然后，我们可在当前工作目录下新建一个computeCost.m文件，其中只包含一个computeCost函数，来计算代价函数的值，代码如下：

function J = computeCost(X, y, theta)
%COMPUTECOST Compute cost for linear regression
%   J = COMPUTECOST(X, y, theta) computes the cost of using theta as the
%   parameter for linear regression to fit the data points in X and y

% Initialize some useful values
m = length(y); % number of training examples

% You need to return the following variables correctly 
J = 0;

hypothesis = X * theta;
J = sum((hypothesis - y) .^ 2);
J = J/(2*m);

% =========================================================================
end

同样的，我们可以可在当前工作目录下新建另外一个gradientDescent.m文件，其中只包含一个gradientDescent函数，按照迭代次数和设定的alpha（学习效率）来进行梯度下降迭代。最后，我们还可视化了线性回归的结果。具体代码如下：

function [theta, J_history] = gradientDescent(X, y, theta, alpha, num_iters)
%GRADIENTDESCENT Performs gradient descent to learn theta
%   theta = GRADIENTDESCENT(X, y, theta, alpha, num_iters) updates theta by 
%   taking num_iters gradient steps with learning rate alpha

% Initialize some useful values
m = length(y); % number of training examples
J_history = zeros(num_iters, 1);

temp = zeros(2, 1);

for iter = 1:num_iters

    hypothesis = X * theta -  y;
    n = length(theta);
    for j = 1:n
        theta(j) = theta(j) - alpha/m * (hypothesis' * X(:,j));
    end

    % ============================================================
    % Save the cost J in every iteration    
    J_history(iter) = computeCost(X, y, theta);

    %fprintf('the cost is %f\n', J_history(iter));

end

end

写完这两个函数后，我们就可以计算代价函数的值，并用梯度下降迭代法进行线性回归了。具体见代码：

%% =================== 计算代价函数并进行梯度下降迭代 ===================
% 在x向量前面加上一列由m个1组成的向量，构成一个X矩阵
X = [ones(m, 1), x]; % Add a column of ones to x
% 初始化theta参数
theta = zeros(2, 1); % initialize fitting parameters

% 梯度下降的迭代次数为3000次，学习率步长alpha为0.01；如果不收敛，可减少步长。
iterations = 3000;
alpha = 0.01;
fprintf('\n测试代价函数 ...\n')
% 计算初始代价函数的值
J = computeCost(X, y, theta);
fprintf('With theta = [0 ; 0]\nCost computed = %f\n', J);
fprintf('Expected cost value (approx) 32.07\n');

fprintf('\n开始梯度下降迭代 ...\n')
% run gradient descent
theta = gradientDescent(X, y, theta, alpha, iterations);

% print theta to screen
fprintf('Theta found by gradient descent:\n');
fprintf('%f\n', theta);
fprintf('Expected theta values (approx)\n');
fprintf(' -3.6303\n  1.1664\n\n');

% Plot the linear fit
hold on; % keep previous plot visible
plot(X(:,2), X*theta, '-')
legend('Training data', 'Linear regression')
hold off % don't overlay any more plots on this figure

% 根据拟合的线性回归曲线，对人口为35,000和70,000的两个城市的利润进行预测。
predict1 = [1, 3.5] *theta;
fprintf('For population = 35,000, we predict a profit of %f\n',...
    predict1*10000);
predict2 = [1, 7] * theta;
fprintf('For population = 70,000, we predict a profit of %f\n',...
    predict2*10000);

fprintf('Program paused. Press enter to continue.\n');


%% ============= 可视化 J(theta_0, theta_1) =============
fprintf('Visualizing J(theta_0, theta_1) ...\n')

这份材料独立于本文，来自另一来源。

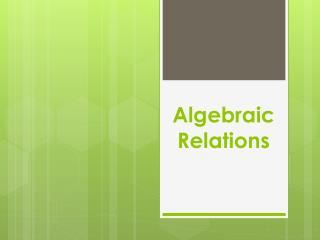 Algebraic Relations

% Grid over which we will calculate J
theta0_vals = linspace(-10, 10, 100);
theta1_vals = linspace(-1, 4, 100);

% initialize J_vals to a matrix of 0's
J_vals = zeros(length(theta0_vals), length(theta1_vals));

% Fill out J_vals
for i = 1:length(theta0_vals)
    for j = 1:length(theta1_vals)
      t = [theta0_vals(i); theta1_vals(j)];
      J_vals(i,j) = computeCost(X, y, t);
    end
end


% Because of the way meshgrids work in the surf command, we need to
% transpose J_vals before calling surf, or else the axes will be flipped
J_vals = J_vals';
% Surface plot
figure;
surf(theta0_vals, theta1_vals, J_vals)
xlabel('\theta_0'); ylabel('\theta_1');

% Contour plot
figure;
% Plot J_vals as 15 contours spaced logarithmically between 0.01 and 100
contour(theta0_vals, theta1_vals, J_vals, logspace(-2, 3, 20))
xlabel('\theta_0'); ylabel('\theta_1');
hold on;
plot(theta(1), theta(2), 'rx', 'MarkerSize', 10, 'LineWidth', 2);

可视化的结果显示如下：
这里写图片描述

这里写图片描述

Matlab控制台的输出结果为：
测试代价函数 …
With theta = [0 ; 0]
Cost computed = 32.030658
Expected cost value (approx) 32.07

开始梯度下降迭代 …
Theta found by gradient descent:
-3.795429
1.184909
Expected theta values (approx)
-3.6303
1.1664

迭代3000次后的代价函数值=4.366376
For population = 35,000, we predict a profit of 3517.530646
For population = 70,000, we predict a profit of 44989.347534
Program paused. Press enter to continue.
Visualizing J(theta_0, theta_1) …

根据控制台结果，我们可以知道，在迭代3000次后，θ0和θ1的值大约为-3.6303和1.1664。用最小二乘法，我们会得到θ0和θ1的精确结果为3.8128和1.1867，可见要得到更精确的结果，我们还需要更多次的迭代。